Complete the following
a. Answer these questions about the Senate speech on parliamentary privilege:
(i) Which section of the Constitution does the speech cite on the privileges of the Australian parliament?
(ii) In what year was an action brought against the Serjeant at Arms for executing the orders of the house?
(iii) Which defence company unlawfully tendered privileged documents to the Federal Court?
b. Reproduce the Senate speech on parliamentary privilege from "With regard to" up to and including "required such assistance.".

Given passage
# # #

Senate debates
Wednesday, 28 November 2018
Adjournment
Parliamentary Privilege
7:30 pm
Rex Patrick (SA, Centre Alliance) Share this | Link to this | Hansard source
The Senate has lost its mojo. I say that, noting that the UK parliament hasn't lost its. Last week, the chair of their parliament's culture, media and sports select committee invoked its power to compel the founder of the US software company Six4Three to hand over internal Facebook documents during a business trip to London. The Serjeant at Arms was dispatched to seize internal Facebook documents from the Six4Three owner, Ted Kramer, after CEO Mark Zuckerberg repeatedly refused to appear before a parliamentary inquiry. When Kramer failed to hand over the documents, he was escorted to the parliament and told that, if he didn't hand them over, he'd risk fines and imprisonment. He duly handed over the documents, which are believed to contain explosive revelations about Facebook and the Cambridge Analytica scandal, including confidential correspondence with Mr Zuckerberg.
They've got their mojo; we haven't. So where can we find it? Let me help the chamber. Section 49 of our Constitution states that the Australian parliament enjoys the same privileges that the House of Commons did at the time of Federation. To find out what that means, you should go to a book called A Treatise on the Law, Privileges, Proceedings and Usage of Parliament by Sir Thomas Erskine May, a former clerk of the House of Commons. The 1893 edition clearly sets out the powers of the UK parliament then and, therefore, of ours. It's required reading for all federal politicians. It confirms that the Australian parliament can enforce the powers and immunities it has to enable it to conduct its job properly and efficiently. Chapter III gives numerous examples of arrests and imprisonments for contempt over the centuries. On page 54 it states:
When the house has ordered the Serjeant to execute a warrant, the house sustains his authority, and punishes those who resist.
With regard to the assistance the Serjeant at Arms can receive from civil authorities to execute such a warrant, it states that:
Both houses consider every branch of the civil government as bound to assist, when required, in executing their warrants and orders, and have repeatedly required such assistance.
It also says:
… all mayors, sheriffs, under-sheriffs, bailiffs, constables, headboroughs, and officers of the house are required to be aiding and assisting in the execution—
of warrants and orders. And it says:
… the journals abound with cases in which witnesses have been punished … for pre-varicating or giving false testimony, or suppressing the truth; for refusing to answer questions, or to produce documents in their possession.
I was particularly interested in one story which ended with two judges being arrested. In 1689 an action was brought against the Serjeant at Arms for executing the orders of the house in arresting certain persons. The Serjeant at Arms pleaded to the jurisdiction of the court, but his plea was overruled and judgment was given against him. The house declared this to be a breach of privilege, and committed the judges, Sir F Pemberton and Sir T Jones, to the custody of the Serjeant at Arms. That's how the UK parliament did its job several hundred years ago—and, indeed, last week.
At the start of this year, Thales, a defence company, unlawfully tendered documents to the Federal Court which were subject to parliamentary privilege. Of course, the court fulfilled its obligation to make a determination as to whether or not that evidence was covered by privilege. But, thus far, the parliament has done nothing about the breach. It really rests on the parliament to protect its own privileges and rights. It's not something we subcontract out to the courts. The privilege belongs to the parliament and extends to people when they make submissions to inquiries or petitions to the parliament. I will be bitterly disappointed if the JCPAA, which is aware of the breach, doesn't find its mojo. The breach should be referred to the Privileges Committee to deal with and perhaps make some appropriate ruling against Thales's CEO. I know the CEO; he's a nice chap. But perhaps a night or two in the cell in our basement—Annabel Crabb tells me there's one somewhere—will deter a repeat of a breach from them and from others.
In the broader context, the actions of the British parliament in the Facebook case show that the Australian parliament is now lagging behind when it comes to establishing its authority, and this is the fault of each and every senator in this place. We must not exercise power irresponsibly, but we must also recognise that there are circumstances where it is irresponsible not to exercise a power.

# # #

(Dataset entries)
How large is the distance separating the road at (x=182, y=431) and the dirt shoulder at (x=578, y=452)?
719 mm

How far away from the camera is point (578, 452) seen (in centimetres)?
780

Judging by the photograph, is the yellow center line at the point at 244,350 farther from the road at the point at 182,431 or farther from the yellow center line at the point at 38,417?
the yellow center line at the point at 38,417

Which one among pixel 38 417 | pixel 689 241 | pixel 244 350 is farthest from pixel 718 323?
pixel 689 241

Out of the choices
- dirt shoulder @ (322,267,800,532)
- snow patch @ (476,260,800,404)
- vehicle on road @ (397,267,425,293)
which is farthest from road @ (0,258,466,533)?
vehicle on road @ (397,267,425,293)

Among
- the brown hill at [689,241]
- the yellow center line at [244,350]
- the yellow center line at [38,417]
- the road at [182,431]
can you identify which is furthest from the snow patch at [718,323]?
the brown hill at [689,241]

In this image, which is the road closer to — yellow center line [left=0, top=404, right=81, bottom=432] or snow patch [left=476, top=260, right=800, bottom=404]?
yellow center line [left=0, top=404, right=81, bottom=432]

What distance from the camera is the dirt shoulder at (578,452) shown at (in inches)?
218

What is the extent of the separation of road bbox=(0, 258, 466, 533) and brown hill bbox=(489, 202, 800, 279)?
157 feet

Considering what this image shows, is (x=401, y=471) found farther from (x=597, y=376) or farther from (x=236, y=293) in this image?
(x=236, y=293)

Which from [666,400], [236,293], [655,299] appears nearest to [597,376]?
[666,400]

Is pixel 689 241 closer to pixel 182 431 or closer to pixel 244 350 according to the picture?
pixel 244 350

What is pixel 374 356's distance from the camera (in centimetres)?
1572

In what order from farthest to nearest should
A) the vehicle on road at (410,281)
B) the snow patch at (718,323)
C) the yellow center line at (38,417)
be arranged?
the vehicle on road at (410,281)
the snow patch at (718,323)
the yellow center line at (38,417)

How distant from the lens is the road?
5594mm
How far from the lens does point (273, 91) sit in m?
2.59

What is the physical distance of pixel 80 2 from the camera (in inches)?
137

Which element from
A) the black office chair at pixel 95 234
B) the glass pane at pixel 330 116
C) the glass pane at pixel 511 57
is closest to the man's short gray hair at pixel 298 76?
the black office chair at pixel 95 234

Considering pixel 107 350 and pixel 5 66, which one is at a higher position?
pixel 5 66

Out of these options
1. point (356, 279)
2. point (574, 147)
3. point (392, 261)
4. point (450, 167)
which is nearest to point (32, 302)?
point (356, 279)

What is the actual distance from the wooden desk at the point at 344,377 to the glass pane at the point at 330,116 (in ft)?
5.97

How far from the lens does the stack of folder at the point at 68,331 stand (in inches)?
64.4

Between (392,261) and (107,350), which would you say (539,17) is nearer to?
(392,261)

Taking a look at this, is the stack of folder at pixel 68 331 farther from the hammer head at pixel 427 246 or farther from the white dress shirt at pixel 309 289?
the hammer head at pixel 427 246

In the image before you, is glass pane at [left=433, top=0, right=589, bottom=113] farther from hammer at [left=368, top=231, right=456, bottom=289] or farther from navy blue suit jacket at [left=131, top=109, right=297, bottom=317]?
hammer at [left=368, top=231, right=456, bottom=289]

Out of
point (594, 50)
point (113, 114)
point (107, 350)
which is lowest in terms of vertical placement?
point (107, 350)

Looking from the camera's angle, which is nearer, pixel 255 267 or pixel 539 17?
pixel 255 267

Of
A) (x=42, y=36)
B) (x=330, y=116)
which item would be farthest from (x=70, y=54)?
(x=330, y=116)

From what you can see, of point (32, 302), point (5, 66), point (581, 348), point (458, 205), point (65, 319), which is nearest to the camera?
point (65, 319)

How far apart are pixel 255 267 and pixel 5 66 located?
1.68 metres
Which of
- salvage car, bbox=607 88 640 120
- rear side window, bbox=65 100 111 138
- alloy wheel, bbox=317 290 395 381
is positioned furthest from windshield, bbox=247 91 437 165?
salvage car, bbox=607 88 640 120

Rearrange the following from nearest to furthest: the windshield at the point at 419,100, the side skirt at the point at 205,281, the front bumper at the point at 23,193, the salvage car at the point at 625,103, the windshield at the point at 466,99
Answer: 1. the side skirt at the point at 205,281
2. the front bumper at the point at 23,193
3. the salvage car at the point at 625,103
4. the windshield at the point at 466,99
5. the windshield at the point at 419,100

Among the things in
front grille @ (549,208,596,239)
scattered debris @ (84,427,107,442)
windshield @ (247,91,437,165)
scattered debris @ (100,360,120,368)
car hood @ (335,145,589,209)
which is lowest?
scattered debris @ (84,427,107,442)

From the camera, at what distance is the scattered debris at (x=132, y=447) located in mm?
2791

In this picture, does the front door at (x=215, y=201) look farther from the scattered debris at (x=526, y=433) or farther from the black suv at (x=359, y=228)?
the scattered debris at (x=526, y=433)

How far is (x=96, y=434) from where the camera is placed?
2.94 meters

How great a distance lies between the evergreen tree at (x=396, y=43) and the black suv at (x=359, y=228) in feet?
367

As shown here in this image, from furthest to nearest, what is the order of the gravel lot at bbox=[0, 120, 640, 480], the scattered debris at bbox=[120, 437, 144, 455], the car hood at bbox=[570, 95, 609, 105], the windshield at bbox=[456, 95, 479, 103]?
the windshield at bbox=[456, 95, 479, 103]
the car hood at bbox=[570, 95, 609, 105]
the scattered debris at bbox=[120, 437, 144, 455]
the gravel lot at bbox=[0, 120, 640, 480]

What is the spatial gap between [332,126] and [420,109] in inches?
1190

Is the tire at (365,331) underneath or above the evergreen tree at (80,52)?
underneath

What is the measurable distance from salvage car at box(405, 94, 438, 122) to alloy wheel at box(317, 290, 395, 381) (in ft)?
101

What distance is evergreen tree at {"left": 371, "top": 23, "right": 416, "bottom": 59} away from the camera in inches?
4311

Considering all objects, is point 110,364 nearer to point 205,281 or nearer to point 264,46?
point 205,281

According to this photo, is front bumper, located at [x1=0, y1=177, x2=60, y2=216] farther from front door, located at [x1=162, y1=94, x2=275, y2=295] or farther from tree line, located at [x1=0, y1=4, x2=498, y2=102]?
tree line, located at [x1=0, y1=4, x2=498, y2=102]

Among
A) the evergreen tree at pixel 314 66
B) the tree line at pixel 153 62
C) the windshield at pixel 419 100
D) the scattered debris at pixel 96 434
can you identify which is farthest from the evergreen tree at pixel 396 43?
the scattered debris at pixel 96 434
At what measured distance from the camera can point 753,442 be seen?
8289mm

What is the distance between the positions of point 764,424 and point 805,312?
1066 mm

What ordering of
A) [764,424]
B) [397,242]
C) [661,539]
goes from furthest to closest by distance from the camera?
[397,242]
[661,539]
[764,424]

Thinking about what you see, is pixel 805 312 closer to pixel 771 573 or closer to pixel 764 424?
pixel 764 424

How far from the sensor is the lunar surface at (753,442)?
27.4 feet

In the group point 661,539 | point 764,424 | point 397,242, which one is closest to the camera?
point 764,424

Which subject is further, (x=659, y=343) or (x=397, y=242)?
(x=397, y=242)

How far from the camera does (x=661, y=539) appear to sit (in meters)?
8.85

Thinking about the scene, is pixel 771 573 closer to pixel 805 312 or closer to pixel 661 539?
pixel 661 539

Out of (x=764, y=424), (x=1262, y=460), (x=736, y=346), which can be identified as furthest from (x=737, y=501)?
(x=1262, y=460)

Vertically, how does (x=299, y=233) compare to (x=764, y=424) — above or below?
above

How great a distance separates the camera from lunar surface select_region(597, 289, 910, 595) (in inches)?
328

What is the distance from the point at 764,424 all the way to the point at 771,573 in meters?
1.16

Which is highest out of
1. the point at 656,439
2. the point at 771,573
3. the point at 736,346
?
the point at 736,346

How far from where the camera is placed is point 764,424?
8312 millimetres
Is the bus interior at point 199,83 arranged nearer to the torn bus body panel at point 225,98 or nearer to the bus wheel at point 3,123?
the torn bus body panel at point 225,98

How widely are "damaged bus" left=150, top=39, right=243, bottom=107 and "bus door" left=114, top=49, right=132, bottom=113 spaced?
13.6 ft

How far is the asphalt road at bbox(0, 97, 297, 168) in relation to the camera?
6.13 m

# # #

Exercise answers
a.
(i) Section 49
(ii) 1689
(iii) Thales

b.
With regard to the assistance the Serjeant at Arms can receive from civil authorities to execute such a warrant, it states that:
Both houses consider every branch of the civil government as bound to assist, when required, in executing their warrants and orders, and have repeatedly required such assistance.